Durante mucho tiempo, todos utilizaban hornos convencionales. Pero, honestamente, calentar toda una habitación solo para calentar una pequeña placa es un desperdicio. Por eso, decidimos usar lámparas de infrarrojos de onda corta. En lugar de calentar toda la habitación, dirigimos el calor directamente hacia el lugar donde es necesario.
Velocidad y precisión
La verdadera ventaja es la velocidad. Utilizamos lámparas que operan en el rango de 0,76 a 1,5 μm. Gracias a esto, el calor penetra en el material casi instantáneamente. Pasamos de esperar minutos para que las cosas se calienten a esperar segundos.
Además, esto permite que la temperatura sea mucho más uniforme en toda la placa. Dado que el tiempo de respuesta es tan rápido, los controladores PID pueden mantener la temperatura estable dentro de un margen de ±1°C. Si alguna vez has tenido problemas con la sensibilidad del sensor, sabrás que ese pequeño margen es crucial.
Mejoras en la fábrica
También hay aspectos ambientales positivos. La mayoría de los hornos consumen mucha energía, ya que deben permanecer calientes durante horas, incluso cuando no se están utilizando. Los sistemas de infrarrojos, en cambio, se encienden al instante. Basta con presionar un interruptor para que estén listos para uso. No hay necesidad de precalentamiento ni de desperdiciar energía.

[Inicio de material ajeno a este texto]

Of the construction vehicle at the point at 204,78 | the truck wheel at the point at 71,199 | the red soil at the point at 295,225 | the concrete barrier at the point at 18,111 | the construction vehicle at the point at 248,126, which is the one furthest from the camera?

Además, al equipo de climatización le encantará esto. Como no hay tanto calor residual en la sala limpia, el sistema de refrigeración no tiene que trabajar tanto.
Desventajas (porque nada es perfecto)
Pero no todo son ventajas. Las lámparas de infrarrojos de alta intensidad se calientan mucho en sus extremos. Si no se cuenta con un sistema de enfriamiento adecuado, los filamentos pueden quemarse o los soportes pueden deformarse.
Por lo general, utilizamos recubrimientos especiales y envolturas de cuarzo para reflejar el calor hacia el objetivo. Pero hay que tener cuidado con los productos químicos utilizados para la limpieza. Si son demasiado agresivos, pueden dañar esos recubrimientos.
Pero las ventajas son significativas. Además de ahorrar energía, también se ahorra espacio. Se puede eliminar un horno grande y voluminoso en favor de un módulo de infrarrojos compacto que cabe perfectamente en la línea de producción. Eso deja más espacio para otros equipos en la fábrica.